There is a wide‐ranging consensus that co‐ordination in development policy is needed for aid effectiveness. However, our research reveals a number of surprising and significant gaps in existing scholarship. Development co‐ordination in Palestine has not been researched and the phenomenon of aid co‐ordination as ‘shielding’ against domestic contestation remains underexamined.


This article aims to provide a better understanding of the ‘risk shielding’ dynamic in European development co‐ordination through 4 case studies. It envisages theoretical insights on the ‘shield effect’ and specifically (a) how cracks may entail co‐ordination collapse and (b) which conditions influence the continuation of such donor co‐ordination schemes.

Approach and methods

The pragmatic and inductive research strategy is based on 74 expert interviews in Jerusalem and Ramallah in 2017 and 2019, which are triangulated with primary sources, existing evaluations, verification meetings and secondary literature. We examine four cases that vary in terms of successfulness. Coincidental variation between and within the cases allows us to infer theoretical insights.

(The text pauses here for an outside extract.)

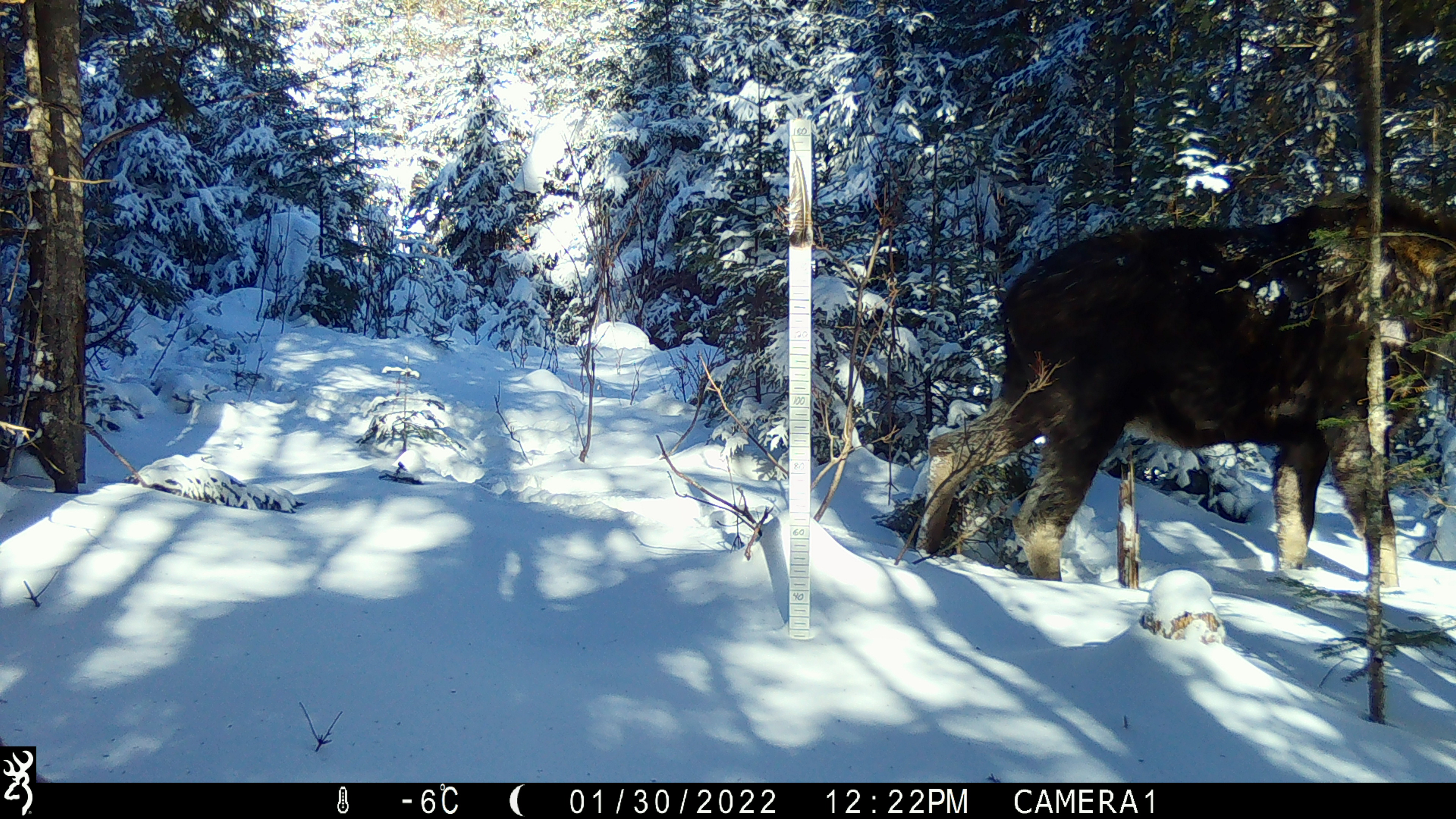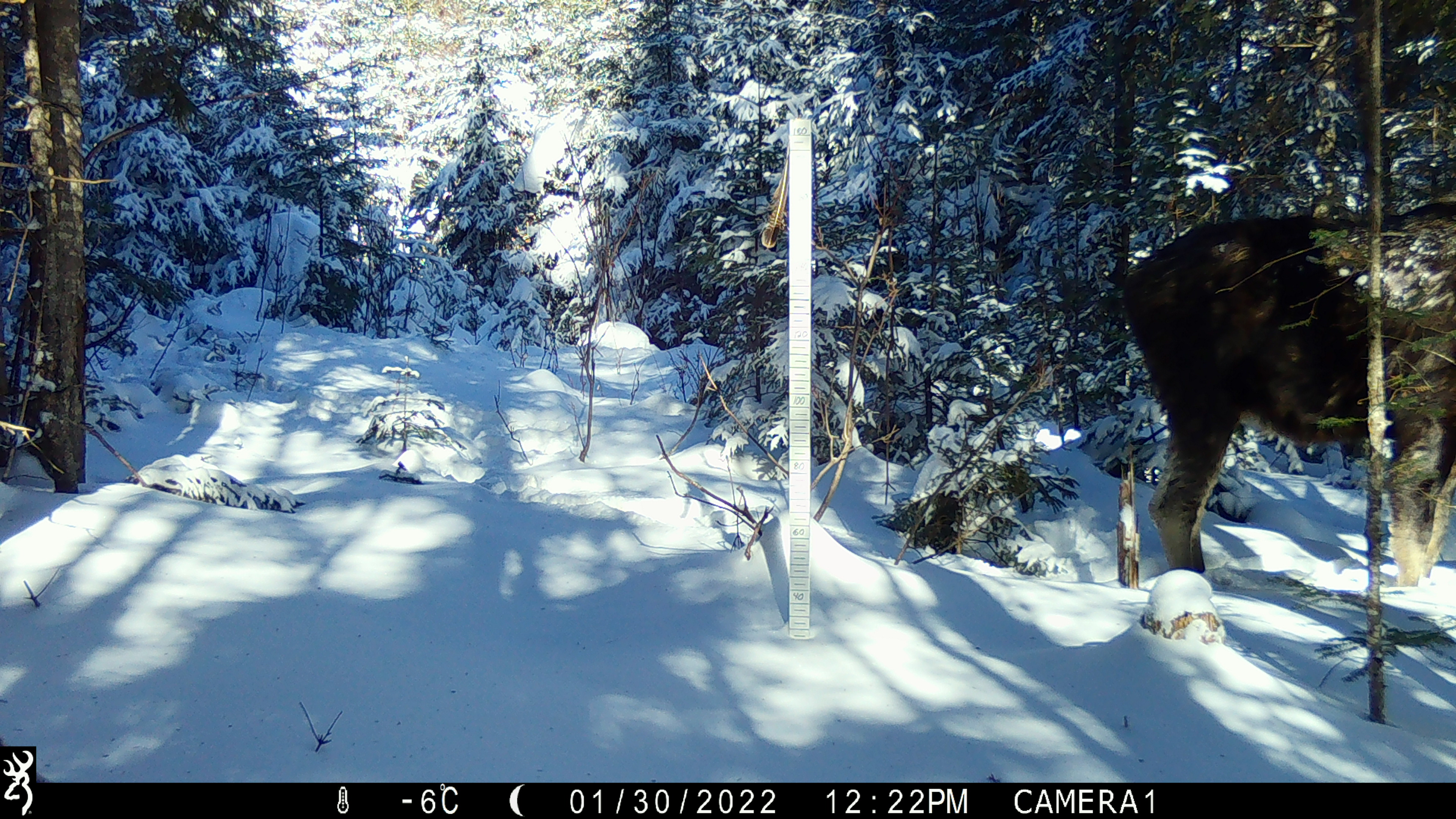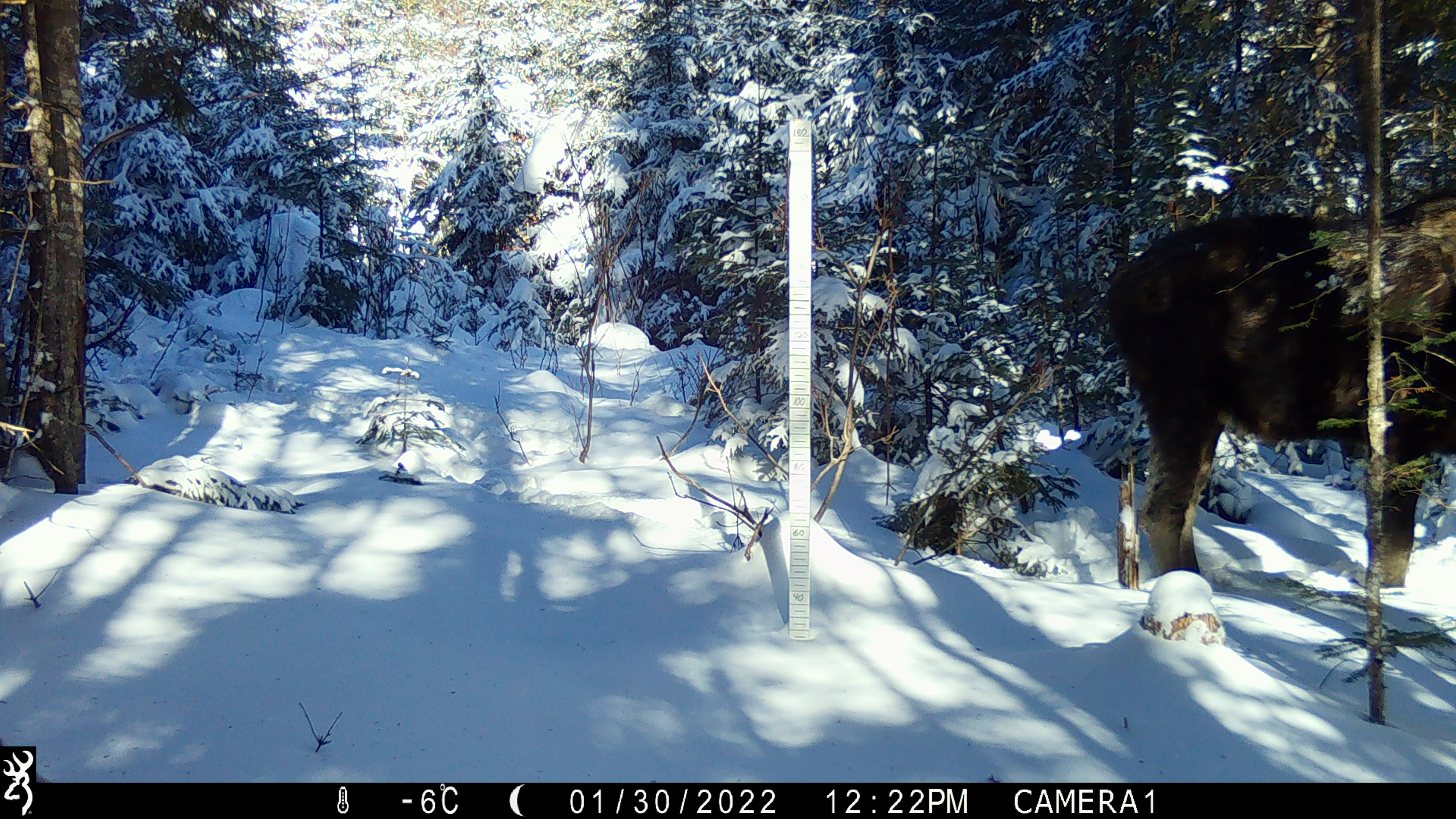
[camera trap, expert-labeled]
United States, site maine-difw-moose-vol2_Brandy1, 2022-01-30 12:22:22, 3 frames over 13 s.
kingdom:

While donor co‐ordination in Palestine has often been pursued in order to shield against contestation, an opposite dynamic can also emerge whereby one donor succumbs to pressures and thereby contaminates the entire donor group. Our article provides an empirically grounded theorization of co‐ordination schemes’ sustainability by identifying (a) a five‐stage script of how domestic contestation may erode the shield and (b) three conditions for sustainable co‐ordination. Finally, we make suggestions for further research, for instance from a politicization perspective.

Policy implications

Before engaging in far‐reaching co‐ordination schemes, donors should consider the possible impact of domestic contestation within fellow donors and the creation of additional protective belts through international organizations. While donor consortia seem to be useful shields against attacks, they may put a heavy burden on all donors involved. Donors that are confident about domestic support should therefore consider going alone. While Palestine constitutes a unique context, we expect that domestic contestation of aid will grow and hence that the ‘shielding’ purpose will become increasingly relevant.